▶ _Brano estratto_
──────────

Conosciamo il movimento islamista che è andato al potere in Egitto, Marocco e Tunisia e che influenza la politica di Algeria, Libia, Palestina e prossimamente Siria
di Silvia Scaranari

Per comprendere qualcosa dei Fratelli Musulmani di cui molto si scrive anche sulla stampa italiana bisogna partire dall’auto definizione dell’islam: Islam din wa dunya wa dawla (islam religione, società e Stato), secondo la quale l’islam affonda le sue radici nella stessa rivelazione che Allah ha donato all’uomo.

──────────

▶ _Dati registrati_
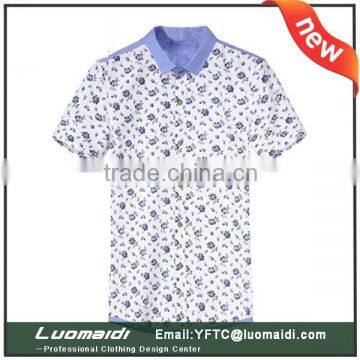 latest formal shirt designs for men,men branded formal shirts,organic cotton formal shirt,high quality men formal shirts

──────────

▶ _Istruzioni del compito_
Per favore, riprendi il brano sui Fratelli Musulmani e portalo avanti partendo subito dopo l'ultima frase riportata.

▶ _Risposta al compito_
L’islam basa la sua esistenza su un libro, il Corano, che ritiene dettato direttamente da Allah, attraverso il suo arcangelo Gabriele, al “profeta” Muhammad con una pretesa di assolutezza che nessun altro testo sacro immagina neanche lontanamente di attribuirsi. Nel Corano vi sarebbe tutto quanto può servire all’uomo: sia quello che deve credere, sia quello che deve fare. Nelle diverse sure (114 capitoli da cui è formato il testo) troviamo non solo i punti fondamentali della fede, ma anche le regole di comportamento sociale e di organizzazione politica, la cosiddetta shan’a, la retta via per ottenere la salvezza eterna, da cui i giuris-periti hanno attinto nei primi secoli per definire il diritto musulmano.
Per sintetizzare al massimo, nel Corano è contenuto sia il Credo di una religione che la Costituzione di uno Stato, uniti ad un forte spirito di missione verso tutto il mondo. Lo Stato islamico lecito è quello che adotta la shari’a come base dei suoi codici penale e civile e amministrativo e quindi è din wa dawla ovvero la umma, il califfato, che riunisce tutti i credenti in un’unica realtà socio-politico-religiosa.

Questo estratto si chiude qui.